» WORK REQUIRED
Could every line of the listing be output exactly, with the pictures skipped?

» INPUT RECORDS
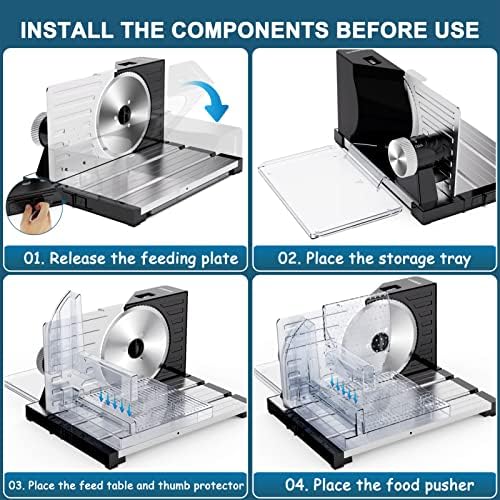 INSTALL THE COMPONENTS BEFORE USE

01. Release the feeding plate

02. Place the storage tray

03. Place the feed table and thumb protector

04. Place the food pusher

» RESULT
 INSTALL THE COMPONENTS BEFORE USE

01. Release the feeding plate

02. Place the storage tray

03. Place the feed table and thumb protector

04. Place the food pusher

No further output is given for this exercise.